Sunday, January 17, 2021

Neuralink: Elon Musk unveils pig with chip in its brain

Elon Musk has unveiled a pig called Gertrude with a coin-sized computer chip in her brain to demonstrate his ambitious plans to create a working brain-to-machine interface.

His start-up Neuralink applied to launch human trials last year.

The interface could allow people with neurological conditions to regulate phones or computers with their mind.

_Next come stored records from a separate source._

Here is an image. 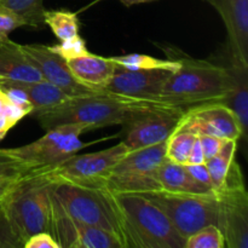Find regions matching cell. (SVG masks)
<instances>
[{
	"instance_id": "cell-1",
	"label": "cell",
	"mask_w": 248,
	"mask_h": 248,
	"mask_svg": "<svg viewBox=\"0 0 248 248\" xmlns=\"http://www.w3.org/2000/svg\"><path fill=\"white\" fill-rule=\"evenodd\" d=\"M157 108L177 109L161 99L120 96L103 89L85 96L70 97L62 104L31 111V115L45 130L63 124H86L96 130L106 126L124 125L135 114Z\"/></svg>"
},
{
	"instance_id": "cell-2",
	"label": "cell",
	"mask_w": 248,
	"mask_h": 248,
	"mask_svg": "<svg viewBox=\"0 0 248 248\" xmlns=\"http://www.w3.org/2000/svg\"><path fill=\"white\" fill-rule=\"evenodd\" d=\"M169 58L179 62L171 73L159 98L173 108H188L208 103H225L232 91L228 67L206 60H196L173 47L165 48Z\"/></svg>"
},
{
	"instance_id": "cell-3",
	"label": "cell",
	"mask_w": 248,
	"mask_h": 248,
	"mask_svg": "<svg viewBox=\"0 0 248 248\" xmlns=\"http://www.w3.org/2000/svg\"><path fill=\"white\" fill-rule=\"evenodd\" d=\"M48 166L35 167L17 179L0 200L1 212L17 241L23 244L36 232L52 229L53 179Z\"/></svg>"
},
{
	"instance_id": "cell-4",
	"label": "cell",
	"mask_w": 248,
	"mask_h": 248,
	"mask_svg": "<svg viewBox=\"0 0 248 248\" xmlns=\"http://www.w3.org/2000/svg\"><path fill=\"white\" fill-rule=\"evenodd\" d=\"M111 193V191H110ZM123 218L127 248H184L186 239L166 215L147 196L114 194Z\"/></svg>"
},
{
	"instance_id": "cell-5",
	"label": "cell",
	"mask_w": 248,
	"mask_h": 248,
	"mask_svg": "<svg viewBox=\"0 0 248 248\" xmlns=\"http://www.w3.org/2000/svg\"><path fill=\"white\" fill-rule=\"evenodd\" d=\"M52 193L69 217L110 232L120 240L124 248H127L120 211L113 193L106 186L53 179Z\"/></svg>"
},
{
	"instance_id": "cell-6",
	"label": "cell",
	"mask_w": 248,
	"mask_h": 248,
	"mask_svg": "<svg viewBox=\"0 0 248 248\" xmlns=\"http://www.w3.org/2000/svg\"><path fill=\"white\" fill-rule=\"evenodd\" d=\"M143 195L169 217L177 232L186 240L206 225H217L218 203L216 193H174L160 189Z\"/></svg>"
},
{
	"instance_id": "cell-7",
	"label": "cell",
	"mask_w": 248,
	"mask_h": 248,
	"mask_svg": "<svg viewBox=\"0 0 248 248\" xmlns=\"http://www.w3.org/2000/svg\"><path fill=\"white\" fill-rule=\"evenodd\" d=\"M218 203L217 227L225 247L248 248V194L241 167L232 162L222 186L215 190Z\"/></svg>"
},
{
	"instance_id": "cell-8",
	"label": "cell",
	"mask_w": 248,
	"mask_h": 248,
	"mask_svg": "<svg viewBox=\"0 0 248 248\" xmlns=\"http://www.w3.org/2000/svg\"><path fill=\"white\" fill-rule=\"evenodd\" d=\"M166 142L132 150L113 167L104 186L114 194L160 190L157 169L166 159Z\"/></svg>"
},
{
	"instance_id": "cell-9",
	"label": "cell",
	"mask_w": 248,
	"mask_h": 248,
	"mask_svg": "<svg viewBox=\"0 0 248 248\" xmlns=\"http://www.w3.org/2000/svg\"><path fill=\"white\" fill-rule=\"evenodd\" d=\"M90 131L92 127L86 124H63L46 130L45 135L35 142L9 148L5 152L33 166H52L86 147L87 144L80 140V136Z\"/></svg>"
},
{
	"instance_id": "cell-10",
	"label": "cell",
	"mask_w": 248,
	"mask_h": 248,
	"mask_svg": "<svg viewBox=\"0 0 248 248\" xmlns=\"http://www.w3.org/2000/svg\"><path fill=\"white\" fill-rule=\"evenodd\" d=\"M130 153L121 140L118 144L90 154H73L58 164L47 167L50 177L55 181L72 182L84 186H104L109 172Z\"/></svg>"
},
{
	"instance_id": "cell-11",
	"label": "cell",
	"mask_w": 248,
	"mask_h": 248,
	"mask_svg": "<svg viewBox=\"0 0 248 248\" xmlns=\"http://www.w3.org/2000/svg\"><path fill=\"white\" fill-rule=\"evenodd\" d=\"M186 110L147 109L135 114L124 124V140L130 152L166 142L178 127Z\"/></svg>"
},
{
	"instance_id": "cell-12",
	"label": "cell",
	"mask_w": 248,
	"mask_h": 248,
	"mask_svg": "<svg viewBox=\"0 0 248 248\" xmlns=\"http://www.w3.org/2000/svg\"><path fill=\"white\" fill-rule=\"evenodd\" d=\"M52 195V229L51 235L60 248H124L120 240L99 228L82 224L67 215Z\"/></svg>"
},
{
	"instance_id": "cell-13",
	"label": "cell",
	"mask_w": 248,
	"mask_h": 248,
	"mask_svg": "<svg viewBox=\"0 0 248 248\" xmlns=\"http://www.w3.org/2000/svg\"><path fill=\"white\" fill-rule=\"evenodd\" d=\"M176 131H189L196 136H213L222 140H240L241 126L232 109L224 103H208L188 108Z\"/></svg>"
},
{
	"instance_id": "cell-14",
	"label": "cell",
	"mask_w": 248,
	"mask_h": 248,
	"mask_svg": "<svg viewBox=\"0 0 248 248\" xmlns=\"http://www.w3.org/2000/svg\"><path fill=\"white\" fill-rule=\"evenodd\" d=\"M171 73V70L165 69L130 70L118 64L104 90L120 96L160 99L165 82Z\"/></svg>"
},
{
	"instance_id": "cell-15",
	"label": "cell",
	"mask_w": 248,
	"mask_h": 248,
	"mask_svg": "<svg viewBox=\"0 0 248 248\" xmlns=\"http://www.w3.org/2000/svg\"><path fill=\"white\" fill-rule=\"evenodd\" d=\"M222 17L230 60L248 67V0H205Z\"/></svg>"
},
{
	"instance_id": "cell-16",
	"label": "cell",
	"mask_w": 248,
	"mask_h": 248,
	"mask_svg": "<svg viewBox=\"0 0 248 248\" xmlns=\"http://www.w3.org/2000/svg\"><path fill=\"white\" fill-rule=\"evenodd\" d=\"M22 48L31 60L44 80L61 87L69 96H85L98 90H92L80 84L68 68L67 61L57 53L52 52L48 46L31 44V45H22Z\"/></svg>"
},
{
	"instance_id": "cell-17",
	"label": "cell",
	"mask_w": 248,
	"mask_h": 248,
	"mask_svg": "<svg viewBox=\"0 0 248 248\" xmlns=\"http://www.w3.org/2000/svg\"><path fill=\"white\" fill-rule=\"evenodd\" d=\"M0 79L10 82H36L44 78L22 45L9 36H0Z\"/></svg>"
},
{
	"instance_id": "cell-18",
	"label": "cell",
	"mask_w": 248,
	"mask_h": 248,
	"mask_svg": "<svg viewBox=\"0 0 248 248\" xmlns=\"http://www.w3.org/2000/svg\"><path fill=\"white\" fill-rule=\"evenodd\" d=\"M67 64L73 77L80 84L92 90H103L110 81L118 65L111 57H102L90 52L67 61Z\"/></svg>"
},
{
	"instance_id": "cell-19",
	"label": "cell",
	"mask_w": 248,
	"mask_h": 248,
	"mask_svg": "<svg viewBox=\"0 0 248 248\" xmlns=\"http://www.w3.org/2000/svg\"><path fill=\"white\" fill-rule=\"evenodd\" d=\"M157 181L161 190L189 194L215 193L213 189L196 181L189 173L186 165L176 164L169 159H165L160 164L157 169Z\"/></svg>"
},
{
	"instance_id": "cell-20",
	"label": "cell",
	"mask_w": 248,
	"mask_h": 248,
	"mask_svg": "<svg viewBox=\"0 0 248 248\" xmlns=\"http://www.w3.org/2000/svg\"><path fill=\"white\" fill-rule=\"evenodd\" d=\"M228 69L232 78V91L224 104L235 114L245 137L248 126V67L230 60Z\"/></svg>"
},
{
	"instance_id": "cell-21",
	"label": "cell",
	"mask_w": 248,
	"mask_h": 248,
	"mask_svg": "<svg viewBox=\"0 0 248 248\" xmlns=\"http://www.w3.org/2000/svg\"><path fill=\"white\" fill-rule=\"evenodd\" d=\"M4 82L14 84L23 90L31 104L33 106V111L52 108L58 104H62L63 102L68 101L72 97L67 92L63 91L61 87L56 86L46 80L36 82Z\"/></svg>"
},
{
	"instance_id": "cell-22",
	"label": "cell",
	"mask_w": 248,
	"mask_h": 248,
	"mask_svg": "<svg viewBox=\"0 0 248 248\" xmlns=\"http://www.w3.org/2000/svg\"><path fill=\"white\" fill-rule=\"evenodd\" d=\"M0 6L19 17L24 27L41 28L45 24L44 0H0Z\"/></svg>"
},
{
	"instance_id": "cell-23",
	"label": "cell",
	"mask_w": 248,
	"mask_h": 248,
	"mask_svg": "<svg viewBox=\"0 0 248 248\" xmlns=\"http://www.w3.org/2000/svg\"><path fill=\"white\" fill-rule=\"evenodd\" d=\"M237 142L235 140H227L220 148L219 152L211 157L210 160L205 162L208 172H210L211 181H212L213 188L218 189L222 183L224 182V178L227 177L232 162L235 161V153L237 149Z\"/></svg>"
},
{
	"instance_id": "cell-24",
	"label": "cell",
	"mask_w": 248,
	"mask_h": 248,
	"mask_svg": "<svg viewBox=\"0 0 248 248\" xmlns=\"http://www.w3.org/2000/svg\"><path fill=\"white\" fill-rule=\"evenodd\" d=\"M44 22L56 38L60 41L68 40L74 36L79 35L80 22L78 18V14L68 10H52V11H45Z\"/></svg>"
},
{
	"instance_id": "cell-25",
	"label": "cell",
	"mask_w": 248,
	"mask_h": 248,
	"mask_svg": "<svg viewBox=\"0 0 248 248\" xmlns=\"http://www.w3.org/2000/svg\"><path fill=\"white\" fill-rule=\"evenodd\" d=\"M111 58L116 64L130 70L165 69L174 72L179 67V62L173 58L160 60V58H155L148 55H140V53H128V55L114 56Z\"/></svg>"
},
{
	"instance_id": "cell-26",
	"label": "cell",
	"mask_w": 248,
	"mask_h": 248,
	"mask_svg": "<svg viewBox=\"0 0 248 248\" xmlns=\"http://www.w3.org/2000/svg\"><path fill=\"white\" fill-rule=\"evenodd\" d=\"M198 136L189 131H174L166 143V159L186 165L189 153Z\"/></svg>"
},
{
	"instance_id": "cell-27",
	"label": "cell",
	"mask_w": 248,
	"mask_h": 248,
	"mask_svg": "<svg viewBox=\"0 0 248 248\" xmlns=\"http://www.w3.org/2000/svg\"><path fill=\"white\" fill-rule=\"evenodd\" d=\"M223 232L215 224L206 225L186 240L184 248H224Z\"/></svg>"
},
{
	"instance_id": "cell-28",
	"label": "cell",
	"mask_w": 248,
	"mask_h": 248,
	"mask_svg": "<svg viewBox=\"0 0 248 248\" xmlns=\"http://www.w3.org/2000/svg\"><path fill=\"white\" fill-rule=\"evenodd\" d=\"M35 167L11 156L5 149H0V182L17 181Z\"/></svg>"
},
{
	"instance_id": "cell-29",
	"label": "cell",
	"mask_w": 248,
	"mask_h": 248,
	"mask_svg": "<svg viewBox=\"0 0 248 248\" xmlns=\"http://www.w3.org/2000/svg\"><path fill=\"white\" fill-rule=\"evenodd\" d=\"M52 52L57 53L61 57L64 58L65 61H69L72 58L79 57V56H84L89 53V50L86 47V41L81 38L80 35L74 36L68 40L61 41L58 45L48 46Z\"/></svg>"
},
{
	"instance_id": "cell-30",
	"label": "cell",
	"mask_w": 248,
	"mask_h": 248,
	"mask_svg": "<svg viewBox=\"0 0 248 248\" xmlns=\"http://www.w3.org/2000/svg\"><path fill=\"white\" fill-rule=\"evenodd\" d=\"M24 27L19 17L0 6V36H9L12 31Z\"/></svg>"
},
{
	"instance_id": "cell-31",
	"label": "cell",
	"mask_w": 248,
	"mask_h": 248,
	"mask_svg": "<svg viewBox=\"0 0 248 248\" xmlns=\"http://www.w3.org/2000/svg\"><path fill=\"white\" fill-rule=\"evenodd\" d=\"M24 248H60L58 242L50 232H41L31 235L23 244Z\"/></svg>"
},
{
	"instance_id": "cell-32",
	"label": "cell",
	"mask_w": 248,
	"mask_h": 248,
	"mask_svg": "<svg viewBox=\"0 0 248 248\" xmlns=\"http://www.w3.org/2000/svg\"><path fill=\"white\" fill-rule=\"evenodd\" d=\"M199 140L201 143V147H202L203 155H205L206 161L210 160L211 157L215 156L218 152L220 150V148L223 147L224 142L227 140H222V138L213 137V136H198Z\"/></svg>"
},
{
	"instance_id": "cell-33",
	"label": "cell",
	"mask_w": 248,
	"mask_h": 248,
	"mask_svg": "<svg viewBox=\"0 0 248 248\" xmlns=\"http://www.w3.org/2000/svg\"><path fill=\"white\" fill-rule=\"evenodd\" d=\"M31 110L28 108H23L21 106H17V104L11 103V102L7 101V103L5 104L4 110H2V114L6 116L7 121L10 123V125L14 127L19 120L24 118L26 115H31Z\"/></svg>"
},
{
	"instance_id": "cell-34",
	"label": "cell",
	"mask_w": 248,
	"mask_h": 248,
	"mask_svg": "<svg viewBox=\"0 0 248 248\" xmlns=\"http://www.w3.org/2000/svg\"><path fill=\"white\" fill-rule=\"evenodd\" d=\"M186 170H188L189 173L194 177L198 182L200 183L205 184L207 186L208 188L213 189V184L212 181H211V176H210V172H208L207 167H206L205 164H200V165H186Z\"/></svg>"
},
{
	"instance_id": "cell-35",
	"label": "cell",
	"mask_w": 248,
	"mask_h": 248,
	"mask_svg": "<svg viewBox=\"0 0 248 248\" xmlns=\"http://www.w3.org/2000/svg\"><path fill=\"white\" fill-rule=\"evenodd\" d=\"M206 159L205 155H203L202 147H201V143L199 140V137H196L195 142H194L193 148H191L190 153H189L188 156V162L186 165H200L205 164Z\"/></svg>"
},
{
	"instance_id": "cell-36",
	"label": "cell",
	"mask_w": 248,
	"mask_h": 248,
	"mask_svg": "<svg viewBox=\"0 0 248 248\" xmlns=\"http://www.w3.org/2000/svg\"><path fill=\"white\" fill-rule=\"evenodd\" d=\"M102 1V0H94L93 2L90 4V6L93 4H97V2ZM120 2H123L125 6H132V5H137V4H144V2H149V1H154V0H119Z\"/></svg>"
},
{
	"instance_id": "cell-37",
	"label": "cell",
	"mask_w": 248,
	"mask_h": 248,
	"mask_svg": "<svg viewBox=\"0 0 248 248\" xmlns=\"http://www.w3.org/2000/svg\"><path fill=\"white\" fill-rule=\"evenodd\" d=\"M10 128H12V126L10 125V123L7 121L6 116H5L2 113H0V131H5V132H7Z\"/></svg>"
},
{
	"instance_id": "cell-38",
	"label": "cell",
	"mask_w": 248,
	"mask_h": 248,
	"mask_svg": "<svg viewBox=\"0 0 248 248\" xmlns=\"http://www.w3.org/2000/svg\"><path fill=\"white\" fill-rule=\"evenodd\" d=\"M15 182H16V181H14V182H0V200H1L2 196H4L5 194L7 193V190L11 188V186L15 183Z\"/></svg>"
},
{
	"instance_id": "cell-39",
	"label": "cell",
	"mask_w": 248,
	"mask_h": 248,
	"mask_svg": "<svg viewBox=\"0 0 248 248\" xmlns=\"http://www.w3.org/2000/svg\"><path fill=\"white\" fill-rule=\"evenodd\" d=\"M6 103H7L6 96H5L4 91L0 89V113H2V110H4V107Z\"/></svg>"
},
{
	"instance_id": "cell-40",
	"label": "cell",
	"mask_w": 248,
	"mask_h": 248,
	"mask_svg": "<svg viewBox=\"0 0 248 248\" xmlns=\"http://www.w3.org/2000/svg\"><path fill=\"white\" fill-rule=\"evenodd\" d=\"M6 133L7 132H5V131H0V140H1L5 136H6Z\"/></svg>"
},
{
	"instance_id": "cell-41",
	"label": "cell",
	"mask_w": 248,
	"mask_h": 248,
	"mask_svg": "<svg viewBox=\"0 0 248 248\" xmlns=\"http://www.w3.org/2000/svg\"><path fill=\"white\" fill-rule=\"evenodd\" d=\"M1 81H2V80H1V79H0V82H1Z\"/></svg>"
}]
</instances>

Mr Musk argues such chips could eventually be wont to help cure conditions like dementia, paralysis agitans and medulla spinalis injuries.

But the long-term ambition is to inaugurate an age of what Mr Musk calls "superhuman cognition", partially to combat AI so powerful he says it could destroy the humanity .

Gertrude was one among three pigs in pens that took part in Friday's webcast demo. She took a short time to urge going, but when she ate and sniffed straw, the activity showed abreast of a graph tracking her neural activity. She then mostly ignored all the eye round her .

The processor in her brain sends wireless signals, indicating neural activity in her snout when trying to find food.

Mr. Musk said the first Neuralink device, revealed just over a year ago, had been simplified and made smaller.

"It actually fits quite nicely in your skull. It might be under your hair and you would not know."

Founded in 2017, Neuralink has worked hard to recruit scientists, something Mr. Musk was still advertising for on Twitter last month and which he said was the aim of Friday's demo.

The device the corporate is developing consists of a small probe containing quite 3,000 electrodes attached to flexible threads thinner than human hair, which may monitor the activity of 1,000 brain neurons.

Ahead of the webcast, Ari Benjamin, at the University of Pennsylvania's Kording Lab, had told BBC News the important stumbling block for the technology could be the sheer complexity of the human brain.

"Once they need the recordings, Neuralink will got to decode them and can someday hit the barrier that's our lack of basic understanding of how the brain works, regardless of what percentage neurons they record from.

"Decoding goals and movement plans is tough once you don't understand the neural code during which those things are communicated."

Mr Musk's companies SpaceX and Tesla have captured the general public imagination together with his attempts to drive progress in spaceflight and electric vehicles respectively.

But both also demonstrate the entrepreneur's habit of making bold declarations about projects that end up taking much longer to complete than planned.